Home Depot—recognized as the world’s largest home improvement retailer with both B2B and retail sales on HomeDepot.com as well as through its chain of more than 2,200 stores—has made a cash tender offer to purchase all of the outstanding shares of HD Supply Holdings Inc. at $56 per share, the two companies said today. With 162 million shares outstanding, the offer is valued at almost $9.1 billion. Including net cash, the deal has an enterprise value of about $8 billion, the companies said.
“The MRO customer is highly valued by The Home Depot, and this acquisition will position the company to accelerate sales growth by better serving both existing and new customers in a highly fragmented $55 billion marketplace,” Craig Menear, chairman and CEO of The Home Depot, said in announcing the deal. “HD Supply complements our existing MRO business with a robust product offering and value-added service capabilities, an experienced salesforce that enhances the strong team we have in place, as well as an extensive, MRO-specific distribution network throughout the U.S. and Canada.”
Competing in a tough market
Home Depot said it expects to complete the acquisition during its fiscal fourth quarter, which ends Jan. 1, 2021. Home Depot reported $110.2 billion last year and is ranked No. 5 in the Digital Commerce 360 Top 1000 with more than $10 billion in web sales.
The deal for HD Supply comes at a time when prominent MRO distributor W.W. Grainger Inc.—which did more than half of its $11.5 billion in sales last year via ecommerce—is reporting gains in market share in the fragmented MRO market and as Amazon Business is recognized as a rising competitor in the industry.
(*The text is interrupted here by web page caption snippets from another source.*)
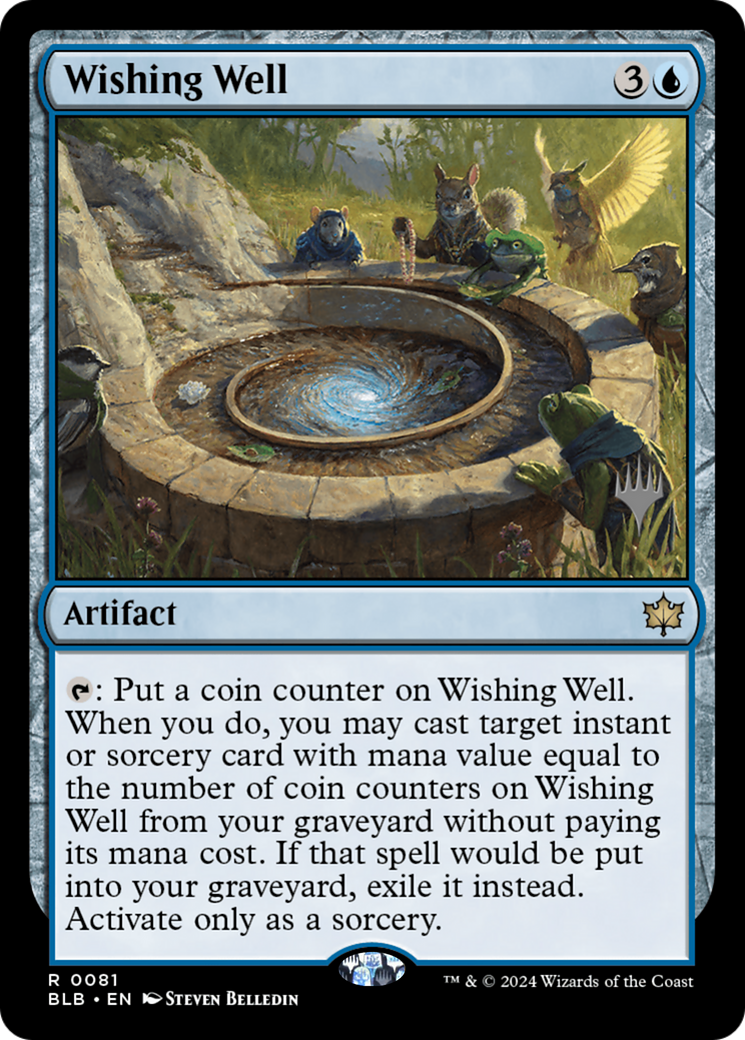 Wishing Well (PPBLB-081) - Bloomburrow Promos Foil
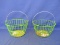 2 Farmer's Market Egg Baskets  – Vinyl Coated Wire – Each Holds up to  24 Eggs
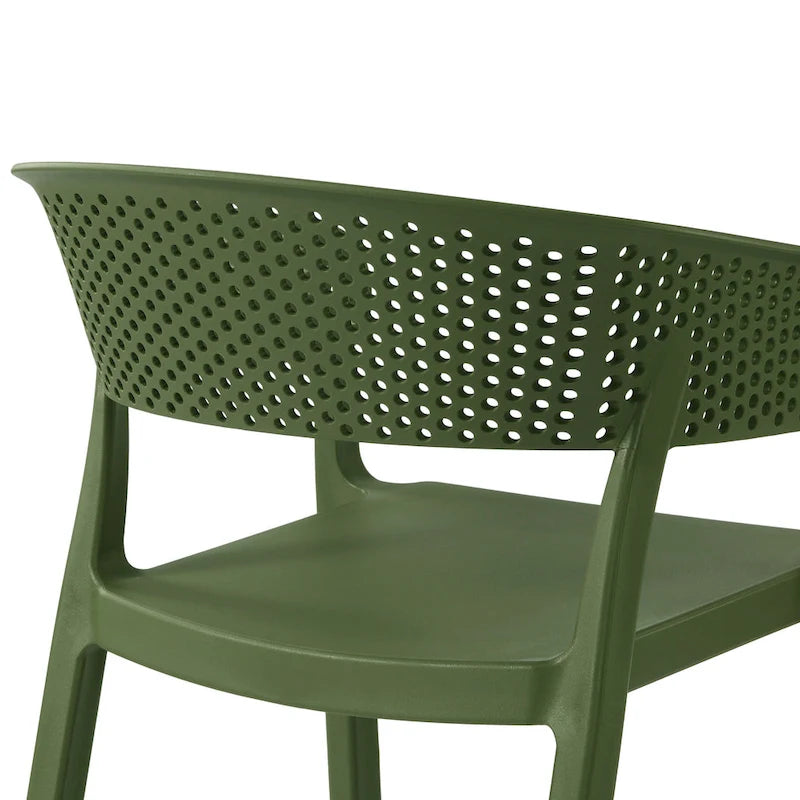 Frond and Form Outdoor Stacking Dining Armchair (Set of 2)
Amazon Business reported in 2018 that it had reached “more than $10 billion in annualized sales.”
HD Supply, which reported $6.1 billion in sales for the fiscal year ended Feb. 2, 2020, sells products ranging from power tools and power generators to janitorial supplies and heating, ventilation and air-conditioning (HVAC) equipment to some 300,000 customers. It doesn’t break out ecommerce figures but says it processes much of its sales through HDSupplySolutions.com and a site for home improvement contractors, HDSupplyHIS.com.
‘Every expectation’ to expand market share
In a Sept. 9 earnings call with investment analysts for the second quarter ended Aug. 2, DeAngelo said HD Supply was on course to build on the market share gains it had made during the quarter and the month of August. “We have every expectation to maintain and expand our market share gains realized thus far in 2020, and we expect that our end markets will continue to improve throughout the remainder of the year,” he said, without specifying the share gains.
HD Supply is “a good business with solid margins,” Chuck Grom, an analyst with Gordon Haskett, said in a note. The company has faced underinvestment in recent years, giving the buyer the opportunity to improve the business, he said. The tie-up could add as much as 33 cents a share to Home Depot’s earnings, Grom added.
The deal adds to the momentum for Home Depot, which along with rival Lowe’s Cos. was deemed an essential retailer early in the pandemic and remained open even as many stores shut down for months. The HD Supply transaction, to be funded by cash on hand and debt, is expected to be completed in Home Depot’s fiscal fourth quarter, which ends Jan. 31.
Professional customers currently account for about 45% of Home Depot’s sales, and HD Supply could help it cement its leadership position, says Drew Reading, an analyst with Bloomberg Intelligence. “Though HD Supply has exposure to slower growth commercial end-markets, sales trends among pros continue to improve and may accelerate in 2021.”
Home Depot’s connections with HD Supply are rooted in the late 1990s. In 1997, Home Depot acquired MRO distributor Maintenance Warehouse, launched an ecommerce site for it a year later, then expanded its operations before selling it in 2007 to private equity firms Bain Capital LLC, Carlyle Group, and Clayton, Dubilier & Rice.
Last month, HD Supply sold off its White Cap construction and industrial products business, including the ecommerce site WhiteCap.com, in a transaction valued at about $4 billion to an affiliate of investment firm Clayton, Dubilier & Rice and The Sterling Group. As part of that deal, White Cap was combined with Construction Supply Group.
Bloomberg News contributed to this report.